Disclaimer: not a professional developer. Learning Elm/FP and longing to be one. I hope it’s still relevant. For the sake of brevity I left out many details and more backstory that would have made more sense but would have made this post way too verbose. It kinda is already, apologies.
Background :
Self-taught webops/devops with 15y career. No higher education. Always thought programming required CS degree and lots of theory I didn’t have. Hence I chose systems 20y-ish ago. Because I could do fine with logic, documentation, and lots of hacking thanks to open source. No time, No money, No requirements to go through high school → uni. "Hell I just stick with systems".
Attempted to learn programming with many languages and always hit a wall at OOP and quit every time. I can do a couple of languages just fine, in a procedural way with loads of functions. I do understand the OOP concepts, but I can’t code OOP. My brain isn’t wired that way. Always felt stupid for that and kinda made peace with the fact that I would never be a developer (besides personal projects).
How you heard about Elm:
A couple of years ago I was introduced to Haskell and FP in general (of which I never heard of, but I wish I did 20y-ish ago) by Cardano (a story for another time).
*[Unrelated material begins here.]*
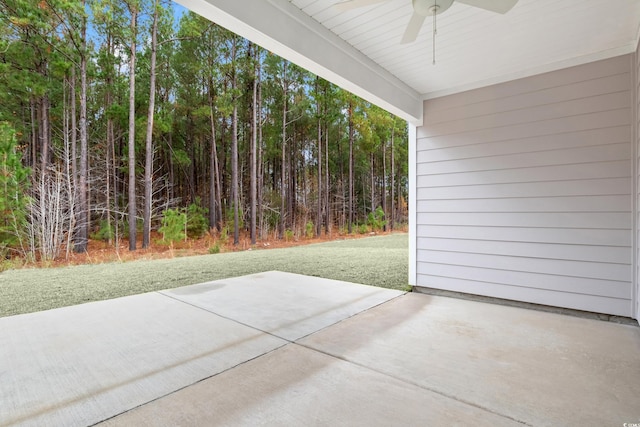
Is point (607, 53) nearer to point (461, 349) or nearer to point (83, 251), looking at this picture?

While delving deeper and watching a lot of videos about FP and Haskell, I stumbled upon From Rails to Elm and Haskell. “Whaaaaaaaat!?!?” - I was hooked.
Moment you were convinced:
In all of the above I learned HTML/CSS and some JavaScript. I’ve always liked to make stuff and my websites needed some love. So I learned the technolgies to make them. I loved it and I was set on the path of becoming a web developer. Once again, I had to "Hell I just stick with systems", after learning about the insane amount of collateral technology attached to Js, and after realizing that nobody would hire a junior developer in his 40s.
What convinced me (a non-professional) of Elm is a mix of things:
- functional, delightful, and thoughtful
- one consistent framework and one consistent language to learn for life
- its assurances and solid choices.
I’m sure that as I go on with my learning of Elm and FP, some thing in my idealized “fp-world dream” will shatter along the way and that I will struggle with theory. So far so good, though. I’m still in love, and very much determined to go past the struggles. I still hope that learning Elm and FP will give me an edge (as opposed to chasing 20y lost time in OOP and Js ecosystem) in finally becoming a developer. Wish me luck!